Há uns 20 anos, na Feira do Livro de Frankfurt, ao lançar esse livro, ele disse numa entrevista:
– É uma convicção profunda minha: não sabemos o nome que temos. Sei que me chamo José Saramago, mas o que isso significa? Quem sou eu de fato?
Quem é cada um de fato é uma pergunta que vamos respondendo ao longo da vida, mas sempre permanecem fatos ligados ao desconhecido. Jacques Lacan escreveu sobre a importância do nome próprio. Num dos seus seminários, disse:
– Vocês sabem, como analistas, a importância que tem em toda análise o nome próprio do sujeito. Vocês têm que prestar atenção sempre em como se chama seu paciente. Nunca sejam indiferentes.
Em outra oportunidade, acrescentou:
– O nome convida a falar.
Cada um de nós tem muito a dizer sobre seu nome próprio, pois são surpreendentes os mistérios que envolvem o nome de cada pessoa. O nome próprio tem raízes labirínticas à medida que há toda uma novela por trás de cada nome. Novela familiar de cada um de nós que envolve pais, avós e irmãos, cada um com seus desejos inconscientes. Essa novela pode ser imaginada também como um teatro, o teatro do nome próprio.
Labirinto é uma palavra surpreendente; sua origem é desconhecida. É sinônimo da complexidade, da impenetrabilidade, da escuridão, de um sistema tortuoso e perigoso. Há descobertas pré-históricas de figuras que lembram um labirinto. Figuras também encontradas no Egito, na China, Índia, Grécia, América, África. Labirintos de pedra, vegetais, gravados ou pintados sobre os muros. Em muitos povos, representava a rota seguida pela alma. Em todas as culturas, simboliza a viagem ao interior do homem na busca de sua verdade. Para Jacques Attali, autor do Dicionário do Século XXI, vamos precisar aprender, cada vez mais, a pensar labirinto. Conviver com problemas, parando diante das encruzilhadas da existência e especialmente suportando as incertezas. Por isso precisamos aprender com quem devemos nos associar nas caminhadas da vida.

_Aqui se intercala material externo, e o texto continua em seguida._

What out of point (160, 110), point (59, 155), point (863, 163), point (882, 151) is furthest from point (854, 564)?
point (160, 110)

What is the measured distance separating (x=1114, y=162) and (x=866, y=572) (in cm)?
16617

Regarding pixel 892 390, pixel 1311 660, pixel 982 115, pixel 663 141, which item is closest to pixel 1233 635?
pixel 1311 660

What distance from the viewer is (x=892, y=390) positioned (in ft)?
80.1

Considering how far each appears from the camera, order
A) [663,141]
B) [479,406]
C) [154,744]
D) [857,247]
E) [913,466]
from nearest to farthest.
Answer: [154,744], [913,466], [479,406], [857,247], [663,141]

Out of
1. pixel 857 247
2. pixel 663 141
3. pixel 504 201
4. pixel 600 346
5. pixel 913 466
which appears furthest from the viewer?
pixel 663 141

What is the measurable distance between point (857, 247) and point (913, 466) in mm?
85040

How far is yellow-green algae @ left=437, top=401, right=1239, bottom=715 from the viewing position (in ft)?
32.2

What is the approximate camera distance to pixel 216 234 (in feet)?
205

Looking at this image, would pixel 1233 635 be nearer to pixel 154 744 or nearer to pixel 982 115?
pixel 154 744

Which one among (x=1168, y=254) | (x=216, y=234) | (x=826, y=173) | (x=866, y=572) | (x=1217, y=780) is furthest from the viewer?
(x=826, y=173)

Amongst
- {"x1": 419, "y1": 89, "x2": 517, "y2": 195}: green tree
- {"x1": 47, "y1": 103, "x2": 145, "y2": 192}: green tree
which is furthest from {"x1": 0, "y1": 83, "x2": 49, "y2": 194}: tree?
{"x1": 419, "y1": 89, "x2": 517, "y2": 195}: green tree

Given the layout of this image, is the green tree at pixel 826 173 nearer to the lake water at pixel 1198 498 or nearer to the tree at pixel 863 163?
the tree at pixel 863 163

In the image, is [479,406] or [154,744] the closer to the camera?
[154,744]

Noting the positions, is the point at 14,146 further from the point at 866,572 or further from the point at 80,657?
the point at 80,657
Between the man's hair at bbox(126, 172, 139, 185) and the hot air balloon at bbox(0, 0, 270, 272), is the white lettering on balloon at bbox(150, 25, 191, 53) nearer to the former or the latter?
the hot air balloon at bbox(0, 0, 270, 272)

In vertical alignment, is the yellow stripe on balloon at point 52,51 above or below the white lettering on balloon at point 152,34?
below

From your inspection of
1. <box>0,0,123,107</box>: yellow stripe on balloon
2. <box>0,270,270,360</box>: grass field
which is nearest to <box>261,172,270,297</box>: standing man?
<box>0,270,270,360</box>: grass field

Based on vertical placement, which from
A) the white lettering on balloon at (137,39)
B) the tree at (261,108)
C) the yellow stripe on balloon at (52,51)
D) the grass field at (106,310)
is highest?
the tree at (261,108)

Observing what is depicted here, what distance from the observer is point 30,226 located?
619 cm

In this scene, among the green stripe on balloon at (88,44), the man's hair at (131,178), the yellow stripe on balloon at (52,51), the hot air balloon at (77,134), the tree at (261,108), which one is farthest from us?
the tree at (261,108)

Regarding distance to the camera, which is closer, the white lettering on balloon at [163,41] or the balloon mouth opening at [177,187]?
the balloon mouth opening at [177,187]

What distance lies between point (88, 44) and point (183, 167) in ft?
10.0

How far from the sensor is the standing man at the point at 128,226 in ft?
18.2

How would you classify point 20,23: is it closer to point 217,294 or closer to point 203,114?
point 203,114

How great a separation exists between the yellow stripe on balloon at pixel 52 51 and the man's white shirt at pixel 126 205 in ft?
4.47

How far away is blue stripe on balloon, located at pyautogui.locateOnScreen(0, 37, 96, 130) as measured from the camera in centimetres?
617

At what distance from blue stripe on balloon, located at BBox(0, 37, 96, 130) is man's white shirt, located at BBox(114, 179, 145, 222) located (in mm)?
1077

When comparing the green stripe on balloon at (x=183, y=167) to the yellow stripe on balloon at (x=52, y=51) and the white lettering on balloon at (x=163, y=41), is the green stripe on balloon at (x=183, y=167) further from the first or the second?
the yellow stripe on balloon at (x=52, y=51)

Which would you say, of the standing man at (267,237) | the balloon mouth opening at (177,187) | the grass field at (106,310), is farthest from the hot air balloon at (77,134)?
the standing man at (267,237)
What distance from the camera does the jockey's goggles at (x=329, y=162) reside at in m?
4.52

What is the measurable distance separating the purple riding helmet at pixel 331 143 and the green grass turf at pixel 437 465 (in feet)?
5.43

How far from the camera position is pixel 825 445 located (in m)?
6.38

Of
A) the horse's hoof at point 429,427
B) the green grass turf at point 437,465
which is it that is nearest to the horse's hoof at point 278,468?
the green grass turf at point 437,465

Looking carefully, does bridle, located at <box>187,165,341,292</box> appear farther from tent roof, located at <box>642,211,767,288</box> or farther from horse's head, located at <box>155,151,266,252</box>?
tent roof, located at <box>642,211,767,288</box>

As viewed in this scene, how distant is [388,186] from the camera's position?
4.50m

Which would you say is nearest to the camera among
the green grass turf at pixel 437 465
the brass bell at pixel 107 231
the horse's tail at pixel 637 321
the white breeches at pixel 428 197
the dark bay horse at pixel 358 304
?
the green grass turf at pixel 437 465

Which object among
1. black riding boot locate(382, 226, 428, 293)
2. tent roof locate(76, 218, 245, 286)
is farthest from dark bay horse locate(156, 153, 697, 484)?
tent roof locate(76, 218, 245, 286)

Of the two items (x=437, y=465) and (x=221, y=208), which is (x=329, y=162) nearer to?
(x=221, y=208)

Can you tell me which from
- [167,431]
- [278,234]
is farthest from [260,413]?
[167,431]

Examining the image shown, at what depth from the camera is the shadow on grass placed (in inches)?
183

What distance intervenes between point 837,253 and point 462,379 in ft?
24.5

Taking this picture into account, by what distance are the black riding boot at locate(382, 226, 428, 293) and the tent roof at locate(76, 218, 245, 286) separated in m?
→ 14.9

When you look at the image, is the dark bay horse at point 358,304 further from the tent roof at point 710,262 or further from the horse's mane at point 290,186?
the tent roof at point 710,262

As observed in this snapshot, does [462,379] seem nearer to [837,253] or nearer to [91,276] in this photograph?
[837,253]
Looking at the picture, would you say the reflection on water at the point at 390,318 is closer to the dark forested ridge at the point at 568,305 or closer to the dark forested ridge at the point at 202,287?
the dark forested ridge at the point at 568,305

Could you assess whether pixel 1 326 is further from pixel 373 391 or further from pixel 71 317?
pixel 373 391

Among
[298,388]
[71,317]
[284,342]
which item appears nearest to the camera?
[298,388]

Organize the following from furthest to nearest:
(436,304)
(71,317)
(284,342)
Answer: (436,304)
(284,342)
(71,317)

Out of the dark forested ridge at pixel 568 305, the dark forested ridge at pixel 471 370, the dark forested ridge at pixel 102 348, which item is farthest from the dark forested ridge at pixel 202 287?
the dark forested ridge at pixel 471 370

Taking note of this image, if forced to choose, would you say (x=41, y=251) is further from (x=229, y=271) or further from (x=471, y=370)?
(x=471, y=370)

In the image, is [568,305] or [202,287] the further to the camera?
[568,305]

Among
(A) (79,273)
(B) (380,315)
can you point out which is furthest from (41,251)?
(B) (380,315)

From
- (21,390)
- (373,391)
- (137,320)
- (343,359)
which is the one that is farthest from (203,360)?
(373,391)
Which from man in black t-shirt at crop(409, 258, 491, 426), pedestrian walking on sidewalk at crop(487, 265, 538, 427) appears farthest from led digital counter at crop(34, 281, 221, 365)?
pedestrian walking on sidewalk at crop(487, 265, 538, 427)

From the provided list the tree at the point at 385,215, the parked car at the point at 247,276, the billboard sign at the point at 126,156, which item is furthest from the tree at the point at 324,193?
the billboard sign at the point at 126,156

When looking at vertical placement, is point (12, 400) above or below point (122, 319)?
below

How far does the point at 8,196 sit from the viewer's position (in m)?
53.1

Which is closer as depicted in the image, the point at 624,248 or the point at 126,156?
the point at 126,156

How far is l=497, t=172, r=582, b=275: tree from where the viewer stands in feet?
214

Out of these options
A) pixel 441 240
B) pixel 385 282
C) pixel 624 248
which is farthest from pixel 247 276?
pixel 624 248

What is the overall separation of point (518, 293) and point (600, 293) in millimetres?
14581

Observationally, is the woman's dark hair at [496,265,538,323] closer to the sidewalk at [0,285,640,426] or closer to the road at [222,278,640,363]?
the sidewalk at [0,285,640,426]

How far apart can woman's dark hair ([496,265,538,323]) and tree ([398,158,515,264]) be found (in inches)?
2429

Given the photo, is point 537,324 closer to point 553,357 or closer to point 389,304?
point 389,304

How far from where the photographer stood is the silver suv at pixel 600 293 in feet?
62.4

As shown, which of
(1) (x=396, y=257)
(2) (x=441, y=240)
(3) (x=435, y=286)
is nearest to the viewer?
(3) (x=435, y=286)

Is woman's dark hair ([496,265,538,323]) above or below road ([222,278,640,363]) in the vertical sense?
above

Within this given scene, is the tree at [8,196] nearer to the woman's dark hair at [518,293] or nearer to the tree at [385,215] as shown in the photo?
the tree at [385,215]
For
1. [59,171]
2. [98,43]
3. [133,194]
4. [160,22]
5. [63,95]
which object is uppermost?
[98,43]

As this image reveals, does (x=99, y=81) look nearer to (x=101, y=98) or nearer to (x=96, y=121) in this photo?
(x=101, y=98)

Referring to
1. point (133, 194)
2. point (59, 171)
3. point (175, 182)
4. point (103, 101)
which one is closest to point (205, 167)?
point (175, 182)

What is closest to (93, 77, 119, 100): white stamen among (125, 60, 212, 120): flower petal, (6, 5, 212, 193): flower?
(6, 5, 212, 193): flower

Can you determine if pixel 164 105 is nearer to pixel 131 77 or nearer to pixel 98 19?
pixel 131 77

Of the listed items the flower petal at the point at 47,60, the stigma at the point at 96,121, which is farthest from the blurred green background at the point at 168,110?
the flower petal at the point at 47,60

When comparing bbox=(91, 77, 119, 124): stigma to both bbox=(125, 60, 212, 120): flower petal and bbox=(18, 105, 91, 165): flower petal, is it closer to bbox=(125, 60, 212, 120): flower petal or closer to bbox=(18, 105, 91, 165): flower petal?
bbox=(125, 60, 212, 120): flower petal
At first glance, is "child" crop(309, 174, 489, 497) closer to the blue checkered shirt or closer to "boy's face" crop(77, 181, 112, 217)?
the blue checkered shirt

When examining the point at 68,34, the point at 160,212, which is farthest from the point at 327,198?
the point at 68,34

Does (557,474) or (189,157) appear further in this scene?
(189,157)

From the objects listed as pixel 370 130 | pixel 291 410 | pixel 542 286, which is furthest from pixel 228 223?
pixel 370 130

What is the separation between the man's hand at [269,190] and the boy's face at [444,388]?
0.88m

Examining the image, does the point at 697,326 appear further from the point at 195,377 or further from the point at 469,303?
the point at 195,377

Já é tempo de fazermos um tour pelo mais famoso dos labirintos, o labirinto de Creta. Tour imaginário, pois os arqueólogos nunca souberam com exatidão se ele existiu. Importante, como se verá, é o que ocorreu com Teseu ao sair do labirinto. Como todo tour, comecemos pelo princípio. Após Creta ter ganhado uma guerra contra Atenas, o rei Minos exigiu que todos os anos o rei ateniense escolhesse sete homens e sete mulheres jovens para servirem de refeição ao Minotauro que vivia no centro do labirinto. Um dia o príncipe Teseu se oferece para desafiar o monstro. Ao chegar a Creta, conhece Ariadne, filha de Minos, que se apaixona pelo príncipe e decide ajudá-lo. Aconselha que Teseu leve um fio condutor para saber como sair da teia de caminhos tortuosos após sua vitória. Teseu mata o monstro e consegue sair do labirinto seguindo o fio que havia deixado para sair do labirinto com seus amigos.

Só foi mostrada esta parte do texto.